Propagation Soil Preparation

Plant pathogens are often killed in propagation soils by applying steam or chemicals. The treatment given to soil to free it of pathogens and pests is called sterilization or pasteurization. Soil sterilization kills all organisms in the soil, while pasteurization kills harmful microorganisms and weed seeds. The most common used methods are steam pasteurization, electrical pasteurization, or chemical fumigation.

The recommended method of steaming soil is to bring the temperature in the coldest part of the soil to 180 degree Fahrenheit. This temperature is maintained for at least one-half hour. Oversteaming may cause a buildup of harmful substances in the soil. For example, manganese is a nutrient commonly used by plants in small amounts. Oversteaming causes manganese to be released by the soil in quantities that are toxic to the plant. Also, soils with high amounts of organic matter produce toxic levels of salt when exposed to oversteaming.

In the horticulture industry, soil technicians prefer using aerated steam at a temperature of 140 degree Fahrenheit for 30 minutes to treat propagation soil. Because higher temperatures (180 degrees Fahrenheit) kill all microorganisms, diseases may spread very rapidly with the absence of their natural enemies. On the other hand, when soil is treated with aerated steam at 140 degrees Fahrenheit, most of the beneficial microorgamism survive. Their presence stops or slows the growth of plant diseases.

Steam and air are mixed and injected into a soil bed or trailer. The aerated steam flows through the vents and into the soil, elevating the temperature to a recommended level to eliminate diseases.

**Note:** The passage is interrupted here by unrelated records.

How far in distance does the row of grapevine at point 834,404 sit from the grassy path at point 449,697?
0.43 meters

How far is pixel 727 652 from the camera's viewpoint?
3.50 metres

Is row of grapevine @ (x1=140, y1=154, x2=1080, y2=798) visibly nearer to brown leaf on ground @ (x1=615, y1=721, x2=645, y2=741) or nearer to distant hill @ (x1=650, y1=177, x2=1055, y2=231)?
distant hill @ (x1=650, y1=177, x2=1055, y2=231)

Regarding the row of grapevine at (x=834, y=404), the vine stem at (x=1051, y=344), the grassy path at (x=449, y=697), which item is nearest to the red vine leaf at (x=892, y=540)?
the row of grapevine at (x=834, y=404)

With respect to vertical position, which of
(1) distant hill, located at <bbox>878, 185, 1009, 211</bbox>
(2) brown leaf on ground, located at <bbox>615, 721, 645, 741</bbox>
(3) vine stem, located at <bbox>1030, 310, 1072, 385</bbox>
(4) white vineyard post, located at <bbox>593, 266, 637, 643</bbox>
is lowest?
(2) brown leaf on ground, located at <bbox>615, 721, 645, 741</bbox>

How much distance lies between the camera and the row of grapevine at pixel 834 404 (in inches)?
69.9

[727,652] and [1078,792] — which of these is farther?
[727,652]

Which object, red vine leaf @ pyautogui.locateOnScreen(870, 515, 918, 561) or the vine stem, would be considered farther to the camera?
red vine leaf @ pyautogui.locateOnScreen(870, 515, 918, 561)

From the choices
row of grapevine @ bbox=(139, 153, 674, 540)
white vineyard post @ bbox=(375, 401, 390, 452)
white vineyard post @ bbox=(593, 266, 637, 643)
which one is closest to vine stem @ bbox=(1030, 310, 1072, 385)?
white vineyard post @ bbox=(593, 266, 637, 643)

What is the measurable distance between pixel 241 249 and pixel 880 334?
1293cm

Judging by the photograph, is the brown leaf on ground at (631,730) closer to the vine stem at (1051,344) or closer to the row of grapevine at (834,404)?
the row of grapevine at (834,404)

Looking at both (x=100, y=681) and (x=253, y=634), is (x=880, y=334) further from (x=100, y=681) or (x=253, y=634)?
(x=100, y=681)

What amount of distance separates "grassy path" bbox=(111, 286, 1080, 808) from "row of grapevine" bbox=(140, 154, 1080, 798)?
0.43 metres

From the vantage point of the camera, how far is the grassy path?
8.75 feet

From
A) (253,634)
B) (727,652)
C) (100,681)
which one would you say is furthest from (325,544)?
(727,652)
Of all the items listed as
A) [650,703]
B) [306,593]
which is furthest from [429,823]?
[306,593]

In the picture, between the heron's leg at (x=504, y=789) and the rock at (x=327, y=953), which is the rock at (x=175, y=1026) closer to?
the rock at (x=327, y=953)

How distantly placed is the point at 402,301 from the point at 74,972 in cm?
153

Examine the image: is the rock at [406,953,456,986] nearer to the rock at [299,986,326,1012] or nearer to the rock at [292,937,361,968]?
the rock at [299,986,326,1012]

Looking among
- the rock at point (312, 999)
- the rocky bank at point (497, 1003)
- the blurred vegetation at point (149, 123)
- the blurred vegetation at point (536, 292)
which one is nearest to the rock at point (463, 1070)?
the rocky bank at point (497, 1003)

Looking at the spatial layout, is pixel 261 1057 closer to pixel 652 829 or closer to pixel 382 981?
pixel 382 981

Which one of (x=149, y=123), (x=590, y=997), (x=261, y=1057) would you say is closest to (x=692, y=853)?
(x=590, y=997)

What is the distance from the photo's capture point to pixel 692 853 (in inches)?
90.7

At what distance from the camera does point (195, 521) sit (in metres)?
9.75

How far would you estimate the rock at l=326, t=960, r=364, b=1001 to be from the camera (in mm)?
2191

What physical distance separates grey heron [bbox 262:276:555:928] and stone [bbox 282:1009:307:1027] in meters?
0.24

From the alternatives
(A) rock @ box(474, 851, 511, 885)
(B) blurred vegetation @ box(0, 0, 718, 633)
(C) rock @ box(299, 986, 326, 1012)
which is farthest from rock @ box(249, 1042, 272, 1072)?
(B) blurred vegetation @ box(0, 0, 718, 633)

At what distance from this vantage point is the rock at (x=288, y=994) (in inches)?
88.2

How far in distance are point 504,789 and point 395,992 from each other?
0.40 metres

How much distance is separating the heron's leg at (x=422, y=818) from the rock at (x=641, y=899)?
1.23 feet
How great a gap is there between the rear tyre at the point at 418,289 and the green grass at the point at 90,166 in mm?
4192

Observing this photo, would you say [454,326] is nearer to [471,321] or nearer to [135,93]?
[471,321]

Some plant propagators treat a soil with chemicals to eliminate harmful pathogens. Because fumigant gases diffuse slowly at low temperatures, soil fumigants are most effective if the soil is at the proper temperature.

Vapam is a liquid carbamate soil fumigant that kills nematodes, fungi, and pest weeds. It is effective at temperatures between 30 and 90 degrees Fahrenheit. At a rate of one quart per one hundred square feet, Vapam is often applied from a watering can or proportioner attached to a water hose. After application, Vapam must be watered to spread it thoroughly into the soil. Because Vapam treated soil is toxic to plants, it must be turned 2 or 3 times before use in propagation or growing soils.

Other soil fumigants used in the horticulture industry include chloropicrin (tear gas), methyl bromide, ethylene bromide, and formalin (40% formaldehyde). These chemicals are poisonous to microorganisms as well as animals, humans and plants. Because inappropriate use of fumigants may cause negative side effects to plant growth, the manufacturer’s directions must be followed exactly when applying these chemicals. Moreover, caution and common sense also are applied when using fumigants.